_TEXT PASSAGE_.
--- --- ---
For purposes of applying the provisions of Code Section 409A, each separately identifiable amount to which the Executive is entitled will be treated as a separate payment. The time or
schedule of any payment or amount scheduled to be paid pursuant to the terms of this Agreement, including but not limited to any restricted stock unit or other equity-based award, payment or amount that provides for the “deferral of
compensation” (as such term is described under Code Section 409A), may not be accelerated except as otherwise permitted under Code Section 409A and the guidance and Treasury regulations issued thereunder.
--- --- ---
_SUPPLIED INFORMATION_.
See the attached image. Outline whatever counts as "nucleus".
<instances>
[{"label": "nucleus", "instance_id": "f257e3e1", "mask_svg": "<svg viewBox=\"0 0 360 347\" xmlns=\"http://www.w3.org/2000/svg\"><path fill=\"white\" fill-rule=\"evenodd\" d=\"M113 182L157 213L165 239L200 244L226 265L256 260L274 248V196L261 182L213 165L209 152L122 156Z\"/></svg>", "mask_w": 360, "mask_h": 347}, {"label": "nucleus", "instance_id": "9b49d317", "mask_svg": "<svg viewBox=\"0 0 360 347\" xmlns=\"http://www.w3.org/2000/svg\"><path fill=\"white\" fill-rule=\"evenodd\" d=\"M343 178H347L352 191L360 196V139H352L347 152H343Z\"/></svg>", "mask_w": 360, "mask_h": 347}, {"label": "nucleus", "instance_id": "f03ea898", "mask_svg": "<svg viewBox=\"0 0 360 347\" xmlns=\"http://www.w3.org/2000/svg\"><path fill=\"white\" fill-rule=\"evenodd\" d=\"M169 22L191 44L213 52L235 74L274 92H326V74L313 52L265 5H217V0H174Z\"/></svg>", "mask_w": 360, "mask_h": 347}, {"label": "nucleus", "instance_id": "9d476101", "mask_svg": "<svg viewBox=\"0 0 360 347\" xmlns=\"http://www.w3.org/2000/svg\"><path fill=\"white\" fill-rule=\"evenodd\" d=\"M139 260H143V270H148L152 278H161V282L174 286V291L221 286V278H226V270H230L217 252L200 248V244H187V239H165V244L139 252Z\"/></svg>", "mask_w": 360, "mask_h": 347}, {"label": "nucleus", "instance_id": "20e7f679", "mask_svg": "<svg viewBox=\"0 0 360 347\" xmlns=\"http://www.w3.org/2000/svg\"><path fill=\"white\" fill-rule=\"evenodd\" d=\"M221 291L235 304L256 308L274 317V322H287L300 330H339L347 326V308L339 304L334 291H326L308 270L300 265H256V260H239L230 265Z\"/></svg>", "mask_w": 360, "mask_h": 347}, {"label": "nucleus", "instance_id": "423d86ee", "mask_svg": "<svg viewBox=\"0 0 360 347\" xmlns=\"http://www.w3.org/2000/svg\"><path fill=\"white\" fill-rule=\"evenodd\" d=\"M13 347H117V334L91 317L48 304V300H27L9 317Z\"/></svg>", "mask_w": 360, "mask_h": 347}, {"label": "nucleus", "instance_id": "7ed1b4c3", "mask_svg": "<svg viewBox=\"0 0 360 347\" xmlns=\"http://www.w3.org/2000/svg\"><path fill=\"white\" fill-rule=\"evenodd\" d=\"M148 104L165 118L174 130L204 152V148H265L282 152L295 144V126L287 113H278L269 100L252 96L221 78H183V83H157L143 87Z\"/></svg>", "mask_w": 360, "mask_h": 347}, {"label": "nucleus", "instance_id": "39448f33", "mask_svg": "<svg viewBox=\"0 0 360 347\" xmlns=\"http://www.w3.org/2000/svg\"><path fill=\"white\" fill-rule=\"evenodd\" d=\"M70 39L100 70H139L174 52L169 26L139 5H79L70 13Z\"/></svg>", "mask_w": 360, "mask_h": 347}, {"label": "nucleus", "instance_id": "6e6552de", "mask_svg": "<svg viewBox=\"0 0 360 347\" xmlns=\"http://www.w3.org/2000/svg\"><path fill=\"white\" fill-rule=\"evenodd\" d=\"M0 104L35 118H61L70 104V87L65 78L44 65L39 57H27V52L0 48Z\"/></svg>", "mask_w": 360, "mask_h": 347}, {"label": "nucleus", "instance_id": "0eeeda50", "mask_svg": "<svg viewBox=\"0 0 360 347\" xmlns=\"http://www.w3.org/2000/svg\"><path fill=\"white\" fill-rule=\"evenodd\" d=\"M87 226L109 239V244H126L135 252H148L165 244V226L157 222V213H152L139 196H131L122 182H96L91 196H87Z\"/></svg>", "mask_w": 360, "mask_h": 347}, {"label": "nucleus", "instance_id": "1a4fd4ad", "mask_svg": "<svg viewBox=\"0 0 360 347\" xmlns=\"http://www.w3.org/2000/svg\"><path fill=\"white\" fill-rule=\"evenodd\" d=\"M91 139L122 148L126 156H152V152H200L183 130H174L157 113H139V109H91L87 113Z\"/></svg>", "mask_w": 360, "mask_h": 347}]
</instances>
--- --- ---
_TASKS FOR THIS EXERCISE_.
a. In the Section 409A passage, how is each separately identifiable amount the Executive is entitled to treated?
b. Reproduce the Section 409A passage word for word from "For purposes of" to "regulations issued thereunder.".

_ANSWERS FOR THE EXERCISE_.
a. Each is treated as a separate payment.

b.
For purposes of applying the provisions of Code Section 409A, each separately identifiable amount to which the Executive is entitled will be treated as a separate payment. The time or
schedule of any payment or amount scheduled to be paid pursuant to the terms of this Agreement, including but not limited to any restricted stock unit or other equity-based award, payment or amount that provides for the “deferral of
compensation” (as such term is described under Code Section 409A), may not be accelerated except as otherwise permitted under Code Section 409A and the guidance and Treasury regulations issued thereunder.